In a trial for infants with severe combined immunodeficiency, a disorder that’s deadly unless patients are confined to germ-free environments for life, two children who received gene therapy led normal lives following treatment. In other trials, gene therapy showed promise for treating hemophilia and certain cancers. “In the history of developing therapies, this is how things progress,” says Guggino. “There’s a lot of learning that goes on, so progression often goes in spurts.” Burgeoning therapies face highs and lows. Right now, Guggino says, gene therapy is at a junction between down and up. He’s pretty sure it will continue for the better.
“I’m very positive about gene therapy. I think it’s going to work because the idea is really sound, and the potential benefit is tremendous.”
Guggino, who is vice chairman for gene therapy in Hopkins’ Institute for Medical Genetics, has been using cell culture and animals to develop the ideas behind this trial since about 1989, the year the CFTR gene was identified. Through this work, he knows that, by loading AAV vectors with copies of normal CFTR genes, he can deliver them directly to cells. Once delivered, the vector and the functioning CFTR gene integrate themselves into the host’s DNA, allowing sodium and chloride to pass through the cell membranes at a normal rate.
“The difference between current treatments for cystic fibrosis and what we want to do with gene therapy is that current therapies treat the symptoms. Gene therapy would go right to the cause, the mutated gene.” Guggino knows the potential is there. But before he can determine its effectiveness in humans, he and his colleagues must prove their methods safe, which is where volunteers like Dunafon come in.
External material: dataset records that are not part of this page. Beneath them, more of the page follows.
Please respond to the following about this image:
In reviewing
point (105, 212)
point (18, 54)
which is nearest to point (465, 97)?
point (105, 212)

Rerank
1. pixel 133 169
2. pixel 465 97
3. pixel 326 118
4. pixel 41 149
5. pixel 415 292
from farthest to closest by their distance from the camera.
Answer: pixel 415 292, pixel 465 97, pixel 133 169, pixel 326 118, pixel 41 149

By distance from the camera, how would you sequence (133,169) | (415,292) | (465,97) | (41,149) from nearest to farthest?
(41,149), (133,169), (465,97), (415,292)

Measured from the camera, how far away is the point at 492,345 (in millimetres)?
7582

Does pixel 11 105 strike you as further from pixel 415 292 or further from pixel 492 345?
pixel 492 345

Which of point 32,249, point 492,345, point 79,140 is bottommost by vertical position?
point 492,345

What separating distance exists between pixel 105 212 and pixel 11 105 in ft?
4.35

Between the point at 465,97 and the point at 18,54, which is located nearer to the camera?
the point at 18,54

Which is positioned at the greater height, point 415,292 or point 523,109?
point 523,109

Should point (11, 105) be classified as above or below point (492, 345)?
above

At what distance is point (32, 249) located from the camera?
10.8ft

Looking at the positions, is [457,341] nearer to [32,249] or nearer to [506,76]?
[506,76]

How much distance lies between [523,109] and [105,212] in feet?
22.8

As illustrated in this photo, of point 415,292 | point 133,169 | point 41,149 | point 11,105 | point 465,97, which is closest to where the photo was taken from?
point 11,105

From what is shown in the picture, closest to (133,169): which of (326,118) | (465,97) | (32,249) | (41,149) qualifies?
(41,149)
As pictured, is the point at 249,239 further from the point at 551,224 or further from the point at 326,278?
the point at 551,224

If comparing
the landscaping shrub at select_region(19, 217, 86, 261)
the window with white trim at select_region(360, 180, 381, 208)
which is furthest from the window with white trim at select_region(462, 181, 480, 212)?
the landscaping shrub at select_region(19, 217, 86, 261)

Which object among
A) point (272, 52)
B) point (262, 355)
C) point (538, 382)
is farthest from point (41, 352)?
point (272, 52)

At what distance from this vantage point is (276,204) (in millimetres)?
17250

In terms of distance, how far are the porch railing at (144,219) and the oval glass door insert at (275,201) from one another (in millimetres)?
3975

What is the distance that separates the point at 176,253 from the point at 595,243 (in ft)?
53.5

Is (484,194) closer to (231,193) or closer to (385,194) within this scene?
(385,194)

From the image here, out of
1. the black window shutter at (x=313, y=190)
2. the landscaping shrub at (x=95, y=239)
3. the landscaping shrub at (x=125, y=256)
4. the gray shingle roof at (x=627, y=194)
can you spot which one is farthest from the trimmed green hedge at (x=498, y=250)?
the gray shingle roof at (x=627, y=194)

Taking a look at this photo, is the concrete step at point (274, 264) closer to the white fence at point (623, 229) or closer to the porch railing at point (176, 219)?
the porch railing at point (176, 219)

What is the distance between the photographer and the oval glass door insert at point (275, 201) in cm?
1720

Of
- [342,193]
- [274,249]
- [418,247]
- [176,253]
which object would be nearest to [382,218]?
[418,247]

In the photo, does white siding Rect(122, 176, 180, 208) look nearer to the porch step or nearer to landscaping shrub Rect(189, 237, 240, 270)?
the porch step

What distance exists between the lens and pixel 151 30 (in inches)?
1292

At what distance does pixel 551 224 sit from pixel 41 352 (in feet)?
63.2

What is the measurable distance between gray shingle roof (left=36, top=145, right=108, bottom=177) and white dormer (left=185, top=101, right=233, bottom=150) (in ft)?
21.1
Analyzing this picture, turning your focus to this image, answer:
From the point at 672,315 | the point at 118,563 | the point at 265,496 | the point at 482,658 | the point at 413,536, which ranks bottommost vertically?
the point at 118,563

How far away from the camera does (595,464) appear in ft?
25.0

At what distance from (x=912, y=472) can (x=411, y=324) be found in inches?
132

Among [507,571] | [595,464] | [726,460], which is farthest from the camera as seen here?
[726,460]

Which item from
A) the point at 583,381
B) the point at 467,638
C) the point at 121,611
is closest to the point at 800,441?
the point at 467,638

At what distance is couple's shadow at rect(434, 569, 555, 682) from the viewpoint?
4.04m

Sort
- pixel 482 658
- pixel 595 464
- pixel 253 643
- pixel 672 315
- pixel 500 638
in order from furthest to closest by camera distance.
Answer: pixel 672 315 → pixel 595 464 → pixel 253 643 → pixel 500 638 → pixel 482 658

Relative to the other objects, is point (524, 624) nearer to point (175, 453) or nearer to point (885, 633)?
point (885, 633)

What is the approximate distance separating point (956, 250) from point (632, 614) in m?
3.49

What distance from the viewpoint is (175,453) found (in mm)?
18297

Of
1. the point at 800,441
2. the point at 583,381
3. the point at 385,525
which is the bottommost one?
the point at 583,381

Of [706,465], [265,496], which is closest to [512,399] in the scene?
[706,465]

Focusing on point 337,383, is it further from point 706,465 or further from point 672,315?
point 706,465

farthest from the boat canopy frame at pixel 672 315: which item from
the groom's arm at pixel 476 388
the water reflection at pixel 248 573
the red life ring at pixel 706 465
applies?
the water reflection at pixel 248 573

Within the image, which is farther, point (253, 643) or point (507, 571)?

The two things volunteers in this trial have in common are that they all have CF, and none will be cured, or even helped, by this study. Each patient received only one dose of the vector in small areas within their noses and lungs, so even if the therapeutic gene successfully replaced faulty CFTR channels, it would do so only locally. “We’re primarily looking to make sure there are no side effects in the areas that got the virus,” says Zeitlin. “At the same time, we’re looking at function with the hope that we might see a hint of change with even a single dose of the vector. But realistically speaking, when you only get one dose of a drug in a Phase I trial, you don’t expect to see a change.” Phase I clinical trials are designed solely to establish the protocol’s safety. And the patients know this.
“I’ve read enough about the lives of people with CF to know that the future always holds a wild card,” says Dunafon. “It’s possible to be mild for life and then pick up a virulent bug and find that life is completely turned around. I’m hoping I receive enough medicine so that I can avoid a transplant permanently.”
In the end, those who most stand to benefit from this trial are CFers not yet born. “We hope to correct CF in children very early,” says Guggino, “because they are born with normal lungs.” For CF patients, the damage doesn’t start until thick airway mucus traps bacteria and begins what will become a lifelong struggle with lung infections.
“It’s not like a headache,” says Guggino, “where you take a pill and the problem goes away. With CF, you get a lung infection and you have reduced lung function. You can treat with antibiotics to get rid of the infection, but you never recover that lost functioning.” If a child loses, say, 2 percent of her lung’s strength with her first infection, her overall lung function will drop from 100 to 98 percent. “Ninety-eight percent is fine,” he says, “but the next time, maybe it drops to 96, then 90, then 88. It just keeps dropping. You can never reverse the destruction of the airways and that’s usually the cause of death.” Because of this, a CFer’s average lifespan is only 32 years. Dunafon is 36.